693 F. App'x 327
5th Cir.2017Background
- Kacey Croxton pleaded guilty to conspiracy to possess with intent to distribute methamphetamine.
- The district court granted the Government a § 5K1.1 downward departure and sentenced Croxton to 180 months imprisonment plus three years supervised release, below the Guidelines range.
- The Presentence Report applied a two‑level enhancement under U.S.S.G. § 2D1.1(b)(5) for distribution of imported methamphetamine based on drugs imported from Mexico.
- Croxton did not object to the enhancement below; she raised the challenge for the first time on appeal, so review is for plain error.

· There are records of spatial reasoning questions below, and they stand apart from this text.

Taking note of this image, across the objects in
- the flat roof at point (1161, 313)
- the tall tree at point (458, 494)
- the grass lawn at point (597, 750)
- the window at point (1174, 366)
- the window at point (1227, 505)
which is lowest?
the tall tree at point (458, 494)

- On appeal Croxton argued (1) she lacked knowledge that the drugs were imported, and (2) importation should not count as relevant conduct under § 1B1.3, and separately argued the methamphetamine Guideline is not empirically grounded and yields an unreasonable sentence.
Issues
| Issue | Plaintiff's Argument | Defendant's Argument | Held |
|---|---|---|---|
| Applicability of § 2D1.1(b)(5) enhancement | Croxton: no evidence she knew drugs were imported, so enhancement requires knowledge | Government: enhancement applies based on imported methamphetamine regardless of defendant's knowledge | Enhancement applies; Court follows binding precedent that knowledge not required |
| Whether importation must be relevant conduct under § 1B1.3 | Croxton: importation must qualify as relevant conduct to trigger enhancement | Government: distribution/possession of imported methamphetamine alone suffices | Importation alone suffices; enhancement properly applied |
| Preservation/plain‑error review | Croxton: raised on appeal though not preserved below | Government: issue was forfeited; plain‑error standard applies | Review limited to plain error; no basis to reverse |
| Substantive reasonableness of sentence / challenge to § 2D1.1 empirical basis | Croxton: Guideline is not empirically based and produces overly severe sentences inconsistent with 18 U.S.C. § 3553(a) | Government: Guideline valid; general disagreement insufficient to show unreasonableness | Argument foreclosed by precedent; sentence not substantively unreasonable |
Key Cases Cited
- United States v. Serfass, 684 F.3d 548 (5th Cir. 2012) (holding § 2D1.1(b)(5) enhancement applies regardless of defendant's knowledge of importation)
- United States v. Foulks, 747 F.3d 914 (5th Cir. 2014) (distribution or possession with intent to distribute imported methamphetamine alone may trigger § 2D1.1(b)(5))
- United States v. Lipscomb, 299 F.3d 303 (5th Cir. 2002) (panel cannot overrule prior panel precedent)
- United States v. Benitez, 809 F.3d 243 (5th Cir. 2015) (discussing forfeiture and plain‑error review standards)
- United States v. Duarte, 569 F.3d 528 (5th Cir. 2009) (rejecting challenge to empirical basis of methamphetamine Guideline)
- United States v. Peltier, 505 F.3d 389 (5th Cir. 2007) (plain‑error review for sentencing challenges raised first on appeal)
- United States v. Ruiz, 621 F.3d 390 (5th Cir. 2010) (general disagreement with sentence does not establish substantive unreasonableness)
The judgment of the district court is AFFIRMED.